Step 1: Install Docker
If Docker is not installed, install it using your distro’s package manager or the official Docker repository. On Ubuntu/Debian, you can use:
sudo apt update
sudo apt install -y docker.io
sudo systemctl enable --now docker
To run Docker without typing sudo every time, add your user to the docker group (log out and back in after):
sudo usermod -aG docker $USER
Step 2: Create a working folder and Docker network
A dedicated folder keeps configuration tidy. Create it anywhere you like:
mkdir -p ~/local-ai
cd ~/local-ai
Create a Docker network so containers can reliably talk to each other by name:
docker network create localai
Step 3: Start Ollama (LLM runtime)
Ollama exposes an API that other apps (like WebUI) can use. Start it with a persistent volume so models survive reboots:
docker run -d --name ollama
--network localai
-p 11434:11434
-v ollama:/root/.ollama
ollama/ollama:latest
Verify it is running:
docker ps
Step 4: Pull a model and test from the command line
Now pull a model inside the Ollama container. For a balanced first run, try a smaller model if your RAM is limited. Example:
docker exec -it ollama ollama pull llama3.2
Test a quick prompt:
docker exec -it ollama ollama run llama3.2 "Write a short checklist for patching a Linux server safely."
If you get a response, the core runtime is working.
Step 5: Start Open WebUI (browser chat interface)
Open WebUI provides a friendly UI similar to popular online chat tools, but it stays in your environment. Start it and point it to Ollama using the container name:
docker run -d --name open-webui
--network localai
-p 3000:8080
-e OLLAMA_BASE_URL=http://ollama:11434
-v open-webui:/app/backend/data
ghcr.io/open-webui/open-webui:main
Open your browser and go to:
http://localhost:3000
If you’re accessing from another PC on the network, replace localhost with the Linux server’s IP (for example, http://192.168.1.50:3000).

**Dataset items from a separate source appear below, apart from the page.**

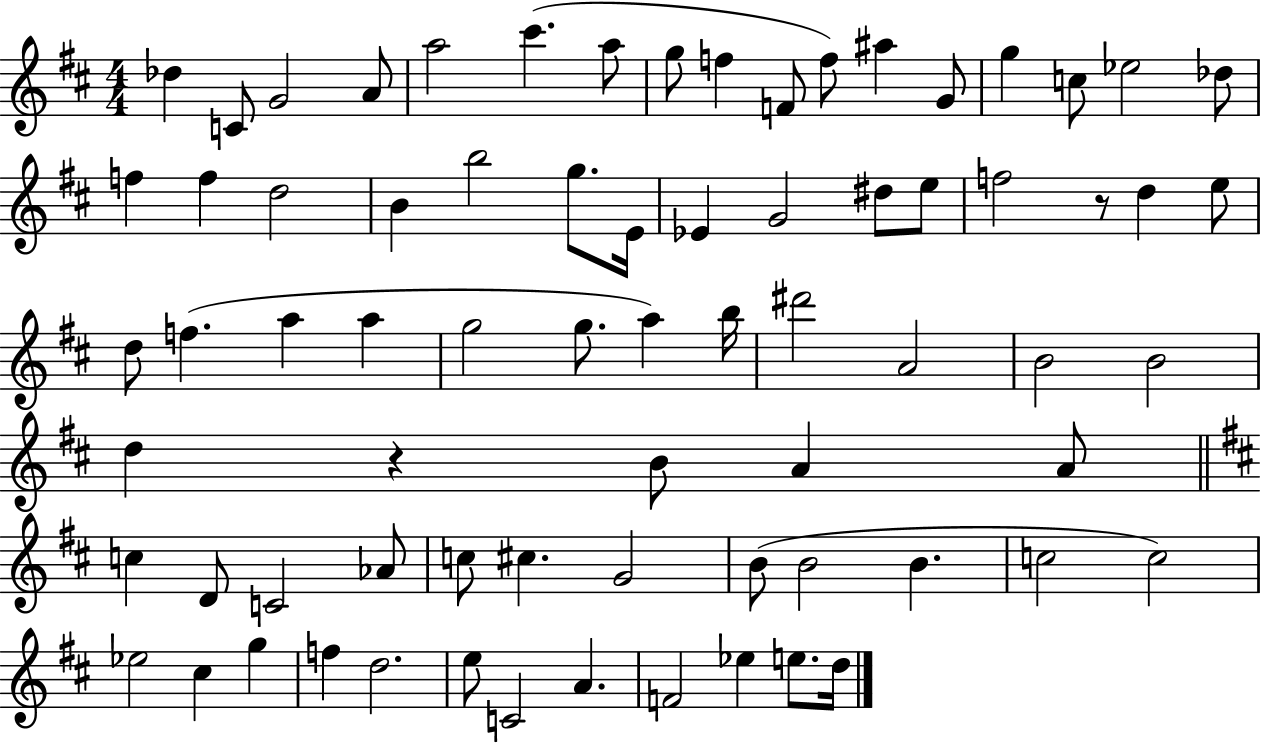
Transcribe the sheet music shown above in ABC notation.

X:1
T:Untitled
M:4/4
L:1/4
K:D
_d C/2 G2 A/2 a2 ^c' a/2 g/2 f F/2 f/2 ^a G/2 g c/2 _e2 _d/2 f f d2 B b2 g/2 E/4 _E G2 ^d/2 e/2 f2 z/2 d e/2 d/2 f a a g2 g/2 a b/4 ^d'2 A2 B2 B2 d z B/2 A A/2 c D/2 C2 _A/2 c/2 ^c G2 B/2 B2 B c2 c2 _e2 ^c g f d2 e/2 C2 A F2 _e e/2 d/4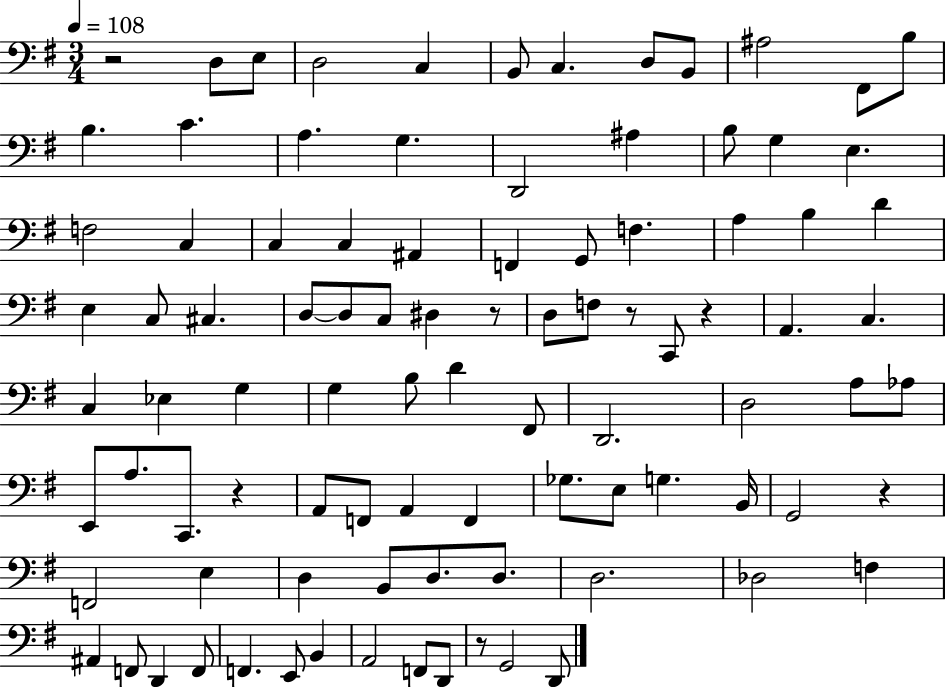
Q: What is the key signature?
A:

Step 6: Select the model and start chatting
In Open WebUI, look for the model selector. If your Ollama container already pulled llama3.2, it should appear automatically. Choose it, start a new chat, and try an IT-focused prompt such as “Explain the difference between RAID1 and RAID10 with practical examples.”
Troubleshooting tips (common issues)
WebUI loads but no models appear: Confirm the environment variable is correct and that both containers share the same Docker network. Run docker logs open-webui and look for connection errors to http://ollama:11434.
Slow responses or timeouts: Use a smaller model, close other heavy workloads, and verify you have enough RAM. On CPU-only systems, large models can feel sluggish.
Cannot access from another computer: Make sure port 3000 is allowed through your firewall (UFW, firewalld, or your cloud security group). Also verify Open WebUI is bound via Docker’s port mapping.
Optional: Make it easier with Docker Compose
Once you’re happy with the setup, consider moving these commands into a Docker Compose file for simpler restarts and upgrades. The key idea remains the same: one container runs Ollama on port 11434, another runs Open WebUI on port 3000, and a shared network connects them.
With this local AI stack, you can experiment safely, build internal tools, and keep sensitive prompts under your control. As you get comfortable, try different models, tune prompts for helpdesk automation, or connect the WebUI to documentation snippets for faster internal answers.